The PCE largely claimed credit, largely incorrectly, for the 1934 Asturian Miners' Strike.  They used the confrontation to market themselves and build their membership into the tens of thousands.  They also created their youth movement, Juventud Socialista Unificada (JSU) in partnership with PSOE in April 1936 as outgrowth of the Asturian events.

More recently, academics have debated if the Asturian miners's strike represented the real start of the Spanish Civil War. Imagery from the conflict was subsequently used by both sides for propaganda to further their own agenda. Propaganda used featuring the events in October 1934 featured women in gender conforming ways that did not challenge their roles as feminine.  This was done by male leadership with the intention of counteracting the image of strong women political leaders, who unnerved many on the right.  Right wing propaganda at the time featured women as vicious killers, who defied gender norms to eliminate the idea of Spanish motherhood.

=== Start of the Civil War ===

Location of Melilla, where Nationalist forces started their campaign in 1936.

On 17 July 1936, the Unión Militar Española launched a coup d'état in North Africa and Spain.  They believed they would have an easy victory.  They failed to predict the people's attachment to the Second Republic.  With the Republic largely maintaining control over its Navy, Franco and others in the military successfully convinced Adolf Hitler to provide transport for Spanish troops from North Africa to the Iberian peninsula.  These actions led to a divided Spain, and the protracted events of the Spanish Civil War. It would not officially end until 1 April 1939.

Franco's initial coalition included monarchists, conservative Republicans, Falange Española members, Carlist traditionalist, Roman Catholic clergy and the Spanish army. They had support from fascist Italy and Nazi Germany. The Republican side included Socialists, Communists, and various other left wing actors.

The military revolt was announced on the radio across the country, and people took to the streets immediately as they tried to determine the extent of the situation, and if it was a military or political conflict. Ibárruri would soon coin the phrase "¡No pasarán!"  a few days later, on 18 July 1936 in Madrid while on the radio from the Ministry of the Interior's radio station, saying, "It is better to die on your feet than live on your knees. ¡No pasarán!"

Great Britain, France, Germany, Italy and the Soviet Union signed the Non-Intervention Treaty in August 1936, promising not to provide material support for the war to any of the parties, even as Germany and Italy were already and continued to provide support to Spain's fascists.

== Spanish Civil War (1936 - 1939) ==
For Soviet Communists, the Spanish Civil War was one of the most important in its history.  It was one of the first times it was able to genuinely control national communist parties and influence domestic events abroad.  It also prevented the international communist movement from becoming moribund at a time when there was a genuine risk that communism might only happen in Russia.

• Recorded data
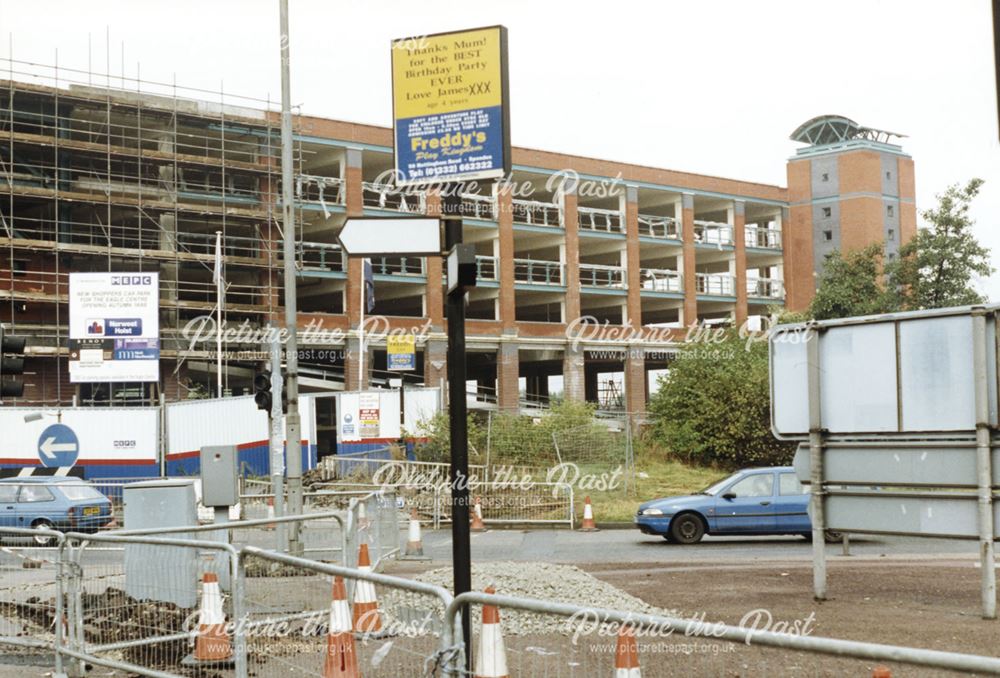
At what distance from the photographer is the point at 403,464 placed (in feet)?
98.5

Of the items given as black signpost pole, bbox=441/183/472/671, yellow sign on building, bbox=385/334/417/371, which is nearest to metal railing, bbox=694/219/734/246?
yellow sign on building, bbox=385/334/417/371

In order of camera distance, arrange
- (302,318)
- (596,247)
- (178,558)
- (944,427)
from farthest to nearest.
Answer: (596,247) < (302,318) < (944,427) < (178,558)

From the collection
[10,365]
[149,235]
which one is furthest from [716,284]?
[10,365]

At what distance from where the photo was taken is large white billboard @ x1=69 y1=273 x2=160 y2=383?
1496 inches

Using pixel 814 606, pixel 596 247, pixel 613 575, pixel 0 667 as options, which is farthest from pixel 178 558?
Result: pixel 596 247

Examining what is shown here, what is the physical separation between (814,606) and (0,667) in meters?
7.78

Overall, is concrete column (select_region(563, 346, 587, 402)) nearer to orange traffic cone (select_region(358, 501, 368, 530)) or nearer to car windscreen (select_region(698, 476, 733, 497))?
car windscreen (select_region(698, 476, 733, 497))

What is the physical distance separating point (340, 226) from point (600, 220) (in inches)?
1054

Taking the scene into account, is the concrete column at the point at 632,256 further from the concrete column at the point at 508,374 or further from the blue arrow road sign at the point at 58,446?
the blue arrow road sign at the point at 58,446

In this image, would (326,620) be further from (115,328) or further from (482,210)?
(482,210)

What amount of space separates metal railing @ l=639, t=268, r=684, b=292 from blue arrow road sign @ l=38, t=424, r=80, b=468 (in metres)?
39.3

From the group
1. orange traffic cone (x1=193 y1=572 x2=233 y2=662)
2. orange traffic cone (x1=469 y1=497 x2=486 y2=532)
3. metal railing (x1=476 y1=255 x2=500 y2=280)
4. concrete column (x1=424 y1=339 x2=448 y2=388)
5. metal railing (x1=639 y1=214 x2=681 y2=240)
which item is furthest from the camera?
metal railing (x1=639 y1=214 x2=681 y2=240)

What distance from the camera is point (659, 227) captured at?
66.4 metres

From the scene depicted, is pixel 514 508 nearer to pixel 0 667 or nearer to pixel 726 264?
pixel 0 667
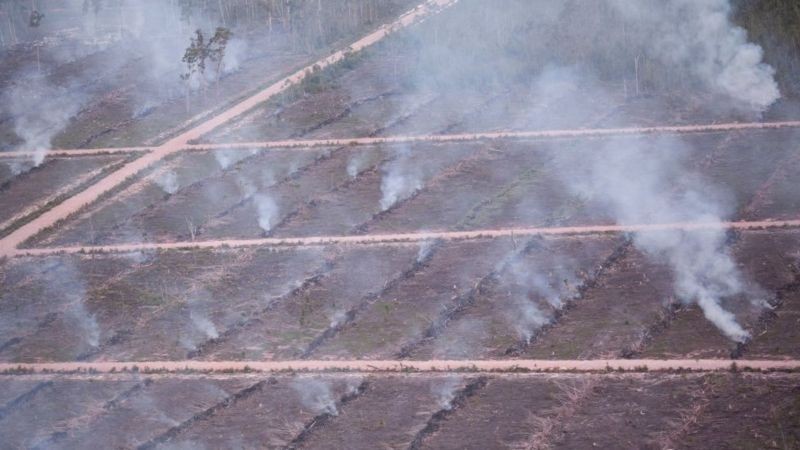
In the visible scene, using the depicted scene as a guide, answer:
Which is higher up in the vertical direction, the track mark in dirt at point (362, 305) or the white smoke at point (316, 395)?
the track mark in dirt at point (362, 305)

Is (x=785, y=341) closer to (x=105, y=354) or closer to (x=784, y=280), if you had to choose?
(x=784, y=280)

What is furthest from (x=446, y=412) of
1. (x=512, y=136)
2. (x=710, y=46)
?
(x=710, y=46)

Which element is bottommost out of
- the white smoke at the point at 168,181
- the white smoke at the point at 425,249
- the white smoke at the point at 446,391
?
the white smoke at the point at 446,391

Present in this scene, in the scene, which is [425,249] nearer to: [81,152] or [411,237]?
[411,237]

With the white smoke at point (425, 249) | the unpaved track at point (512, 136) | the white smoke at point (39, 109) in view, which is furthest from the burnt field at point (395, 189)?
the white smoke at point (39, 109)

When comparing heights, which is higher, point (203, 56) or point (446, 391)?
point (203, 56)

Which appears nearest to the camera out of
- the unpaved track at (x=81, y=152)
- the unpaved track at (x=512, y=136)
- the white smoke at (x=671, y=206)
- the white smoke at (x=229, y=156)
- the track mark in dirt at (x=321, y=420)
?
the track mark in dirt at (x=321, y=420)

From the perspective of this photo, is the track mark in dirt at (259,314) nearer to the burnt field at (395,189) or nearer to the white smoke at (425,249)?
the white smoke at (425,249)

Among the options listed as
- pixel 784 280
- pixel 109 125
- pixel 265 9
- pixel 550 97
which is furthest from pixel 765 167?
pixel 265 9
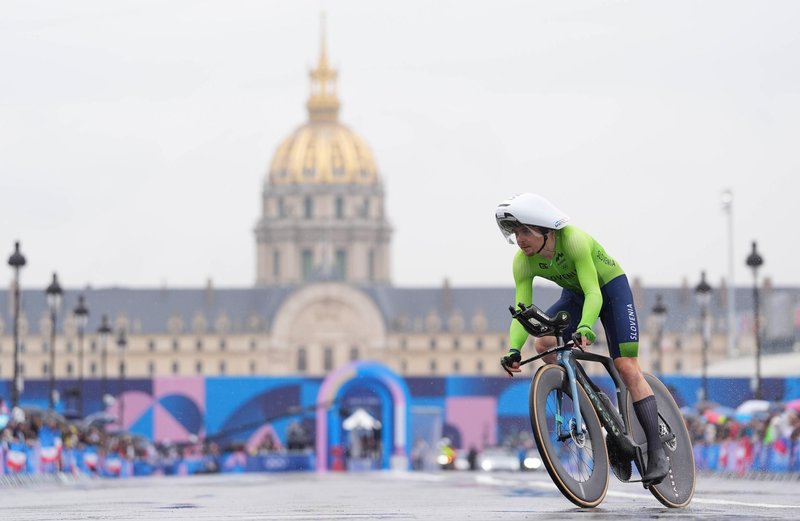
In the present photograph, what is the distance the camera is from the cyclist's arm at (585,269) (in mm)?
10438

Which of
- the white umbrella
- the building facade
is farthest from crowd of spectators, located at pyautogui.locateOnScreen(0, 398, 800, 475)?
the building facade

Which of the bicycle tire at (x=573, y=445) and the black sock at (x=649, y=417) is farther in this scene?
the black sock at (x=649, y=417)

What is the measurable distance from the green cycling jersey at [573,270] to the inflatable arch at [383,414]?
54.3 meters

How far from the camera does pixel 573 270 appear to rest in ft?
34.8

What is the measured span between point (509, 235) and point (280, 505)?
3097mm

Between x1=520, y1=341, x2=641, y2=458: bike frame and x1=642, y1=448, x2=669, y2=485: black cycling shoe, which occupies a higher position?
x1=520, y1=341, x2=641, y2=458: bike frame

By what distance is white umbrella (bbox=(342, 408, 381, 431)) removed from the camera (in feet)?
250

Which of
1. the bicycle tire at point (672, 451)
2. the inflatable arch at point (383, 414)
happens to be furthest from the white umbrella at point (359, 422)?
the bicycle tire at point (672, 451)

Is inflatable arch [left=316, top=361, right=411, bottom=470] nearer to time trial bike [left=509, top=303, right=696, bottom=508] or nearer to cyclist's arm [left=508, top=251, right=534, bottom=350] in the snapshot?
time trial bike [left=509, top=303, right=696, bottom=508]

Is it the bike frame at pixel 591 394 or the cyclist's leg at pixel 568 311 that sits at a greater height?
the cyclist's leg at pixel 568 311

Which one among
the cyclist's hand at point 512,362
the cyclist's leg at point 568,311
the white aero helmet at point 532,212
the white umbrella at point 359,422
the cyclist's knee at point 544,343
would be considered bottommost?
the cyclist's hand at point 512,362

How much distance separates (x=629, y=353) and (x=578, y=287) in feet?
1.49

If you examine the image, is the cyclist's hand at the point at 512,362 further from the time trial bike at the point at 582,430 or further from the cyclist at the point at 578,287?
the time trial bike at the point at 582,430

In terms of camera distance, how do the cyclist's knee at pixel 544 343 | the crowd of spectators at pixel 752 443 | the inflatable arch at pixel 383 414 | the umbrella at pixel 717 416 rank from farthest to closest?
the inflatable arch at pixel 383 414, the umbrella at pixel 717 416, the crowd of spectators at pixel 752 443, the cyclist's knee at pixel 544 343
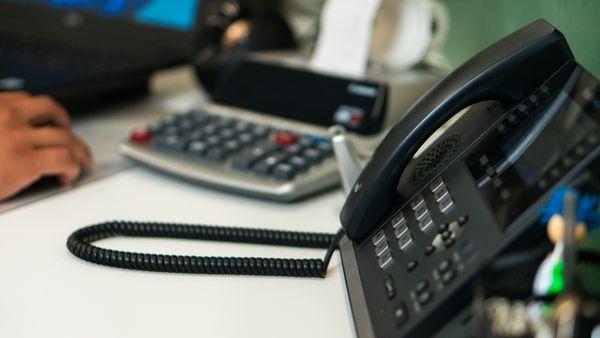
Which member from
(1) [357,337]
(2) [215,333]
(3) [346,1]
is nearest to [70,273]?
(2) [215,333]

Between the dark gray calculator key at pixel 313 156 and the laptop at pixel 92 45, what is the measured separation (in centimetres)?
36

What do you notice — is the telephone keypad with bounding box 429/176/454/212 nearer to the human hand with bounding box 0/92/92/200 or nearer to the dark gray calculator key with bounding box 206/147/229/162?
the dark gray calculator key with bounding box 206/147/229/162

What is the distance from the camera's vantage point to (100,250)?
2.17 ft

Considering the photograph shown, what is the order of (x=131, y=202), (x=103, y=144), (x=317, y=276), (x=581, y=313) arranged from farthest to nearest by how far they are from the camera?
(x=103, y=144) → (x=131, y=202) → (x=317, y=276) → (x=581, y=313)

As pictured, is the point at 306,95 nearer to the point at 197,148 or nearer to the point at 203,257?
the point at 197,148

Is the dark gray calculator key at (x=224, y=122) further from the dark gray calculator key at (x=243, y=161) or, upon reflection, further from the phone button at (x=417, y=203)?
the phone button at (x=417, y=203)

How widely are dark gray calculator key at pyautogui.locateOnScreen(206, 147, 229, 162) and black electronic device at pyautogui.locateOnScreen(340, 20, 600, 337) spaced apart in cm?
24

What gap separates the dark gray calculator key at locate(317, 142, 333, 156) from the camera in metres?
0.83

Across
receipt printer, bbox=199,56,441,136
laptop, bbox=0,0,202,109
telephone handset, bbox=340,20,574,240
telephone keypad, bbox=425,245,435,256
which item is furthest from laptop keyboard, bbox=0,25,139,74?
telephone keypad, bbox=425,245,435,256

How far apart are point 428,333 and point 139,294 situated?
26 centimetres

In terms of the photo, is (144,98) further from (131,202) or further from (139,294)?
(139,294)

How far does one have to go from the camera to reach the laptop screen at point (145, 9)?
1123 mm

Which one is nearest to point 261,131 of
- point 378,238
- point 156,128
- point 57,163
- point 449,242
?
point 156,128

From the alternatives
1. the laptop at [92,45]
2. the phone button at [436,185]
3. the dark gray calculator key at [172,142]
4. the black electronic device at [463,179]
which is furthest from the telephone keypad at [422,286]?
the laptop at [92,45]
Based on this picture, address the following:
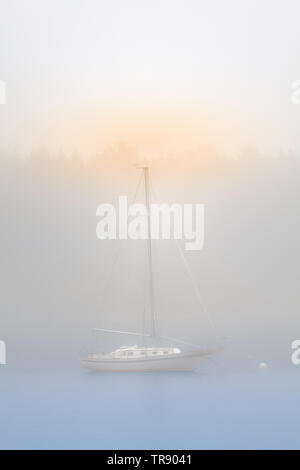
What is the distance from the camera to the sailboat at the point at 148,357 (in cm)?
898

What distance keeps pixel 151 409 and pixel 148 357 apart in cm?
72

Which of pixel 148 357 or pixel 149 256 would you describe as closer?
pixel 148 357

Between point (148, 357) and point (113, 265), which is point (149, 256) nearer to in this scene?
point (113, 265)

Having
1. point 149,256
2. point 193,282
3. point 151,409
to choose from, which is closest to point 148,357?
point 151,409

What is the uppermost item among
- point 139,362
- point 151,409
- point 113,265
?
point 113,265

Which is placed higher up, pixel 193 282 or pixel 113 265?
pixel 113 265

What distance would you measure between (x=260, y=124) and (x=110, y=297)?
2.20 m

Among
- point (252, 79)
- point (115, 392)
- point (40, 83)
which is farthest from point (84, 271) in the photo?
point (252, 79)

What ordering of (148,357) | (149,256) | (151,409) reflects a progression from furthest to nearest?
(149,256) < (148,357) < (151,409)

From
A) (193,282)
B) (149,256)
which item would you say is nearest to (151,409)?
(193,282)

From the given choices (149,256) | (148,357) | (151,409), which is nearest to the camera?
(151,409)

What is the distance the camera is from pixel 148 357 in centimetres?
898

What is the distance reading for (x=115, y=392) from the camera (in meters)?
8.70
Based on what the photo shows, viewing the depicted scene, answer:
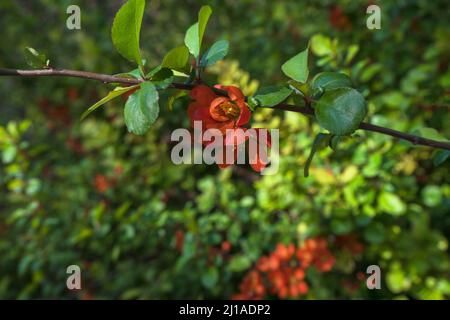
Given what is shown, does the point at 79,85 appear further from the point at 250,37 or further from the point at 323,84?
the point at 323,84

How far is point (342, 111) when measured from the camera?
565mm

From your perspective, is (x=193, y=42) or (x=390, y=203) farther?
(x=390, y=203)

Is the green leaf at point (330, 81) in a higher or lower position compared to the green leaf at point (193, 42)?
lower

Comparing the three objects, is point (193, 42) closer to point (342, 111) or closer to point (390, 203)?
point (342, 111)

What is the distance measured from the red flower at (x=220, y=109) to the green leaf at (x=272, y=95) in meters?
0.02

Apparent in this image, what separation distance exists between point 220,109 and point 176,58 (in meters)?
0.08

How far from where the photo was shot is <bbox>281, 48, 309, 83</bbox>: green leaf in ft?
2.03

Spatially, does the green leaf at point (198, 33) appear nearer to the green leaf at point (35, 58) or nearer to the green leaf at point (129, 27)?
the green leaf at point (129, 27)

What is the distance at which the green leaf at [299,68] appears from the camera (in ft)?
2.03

• Tasks and exercises
**A.** In the Spanish Civil War text, on what date did the Unión Militar Española launch its coup d'état?
**B.** List the countries that the Spanish Civil War text says signed the Non-Intervention Treaty in August 1936.

• Expected responses
**A.** 17 July 1936

**B.** Great Britain, France, Germany, Italy, the Soviet Union